Paper link: https://arxiv.org/abs/1705.07962

Several days ago, Tony Beltramelli published pix2code. Pix2Code aims at automating the mockups-to-code process using Artificial Intelligence.

Training example from the Paper.

The generated code is not really compilable, but it can be converted into Web, iOS, Android or anything that can be used in an application.

Training

Pix2Code uses a combination of 3 Neural Networks:

  • A LSTM (Long-Short Term Memory) network that takes a sequence of tokens as input (tokens being terminals in the language chosen)
  • a CNN (Convolutional Neural Network) used to engineer features out of the mockup.
  • A LSTM’ that takes (q_t, p) as input and outputs a Softmax vector of tokens. The result (x_t+1) is then fed into the next iteration. The output vector is a mapping of probability to a terminal token.
Description of the training network from the paper.

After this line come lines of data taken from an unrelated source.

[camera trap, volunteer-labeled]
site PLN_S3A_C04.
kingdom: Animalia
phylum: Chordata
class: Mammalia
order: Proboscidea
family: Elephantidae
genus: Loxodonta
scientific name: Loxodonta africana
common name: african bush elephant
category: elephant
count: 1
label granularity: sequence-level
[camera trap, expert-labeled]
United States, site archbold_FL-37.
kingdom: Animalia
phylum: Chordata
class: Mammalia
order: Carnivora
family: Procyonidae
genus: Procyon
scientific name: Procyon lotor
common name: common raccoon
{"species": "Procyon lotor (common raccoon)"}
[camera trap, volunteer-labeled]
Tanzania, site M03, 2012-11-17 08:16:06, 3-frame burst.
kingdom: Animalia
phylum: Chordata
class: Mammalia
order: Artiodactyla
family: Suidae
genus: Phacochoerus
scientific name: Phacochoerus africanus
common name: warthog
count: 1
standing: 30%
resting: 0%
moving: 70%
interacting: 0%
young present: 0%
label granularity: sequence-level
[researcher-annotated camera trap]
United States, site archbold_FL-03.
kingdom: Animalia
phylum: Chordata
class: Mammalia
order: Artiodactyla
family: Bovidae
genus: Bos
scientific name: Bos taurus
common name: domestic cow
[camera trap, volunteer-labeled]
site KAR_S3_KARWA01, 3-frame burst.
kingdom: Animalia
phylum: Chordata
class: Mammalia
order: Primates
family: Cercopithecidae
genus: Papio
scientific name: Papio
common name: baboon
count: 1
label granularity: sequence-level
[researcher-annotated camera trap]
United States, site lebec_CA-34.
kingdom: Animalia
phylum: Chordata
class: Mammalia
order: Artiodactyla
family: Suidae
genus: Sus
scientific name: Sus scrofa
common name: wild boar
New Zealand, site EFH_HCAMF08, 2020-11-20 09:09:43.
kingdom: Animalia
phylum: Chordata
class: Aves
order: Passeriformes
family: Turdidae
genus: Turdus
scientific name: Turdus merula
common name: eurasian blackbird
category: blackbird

The restricted language complexity of the DSL (Domain Specific Language) allows hot vector encoding at the input and a Softmax vector at the output. The LSTM network is fed with a window of tokens of size T (the paper specifies that T=48 is a good window size following empirical tests).

Sampling

After training the network, we can feed it any mockup and generate DSL code.

Inference network from the Paper

The empty state is an array of 48 vectors with the last one being <START>. The generating process ends when the generating network outputs the <END> token.

The generated DSL code can be compiled into a target code such as HTML (Web), Objective-C (iOS), Java (Android).

Generating code from a GUI mock up

Results

Although the loss curves seem really promising, the author only shared cherry-picked examples (such as the one at the top of this article). A 77% accuracy is advertised by the author.

Loss curves
Ill-generated code.

Restrictions of the algorithm so far:

  • No dataset of GUI to code is available online
  • The code is not provided (yet) by the author
  • The code generated is restricted to a subset language (DSL)
  • The colors and text are not captured by the AI

This paper is a good start and an interesting use of Convolutional Neural Nets for writing software. This echoes with some other recent papers (DeepAPI, DeepCoder) that hope to automate some parts of software engineering is the near future.

Interestingly enough, to my knowledge, nobody has been able to generate front-end code using Adversarial Neural Network so far. Surely we’ll see more of those in the short term.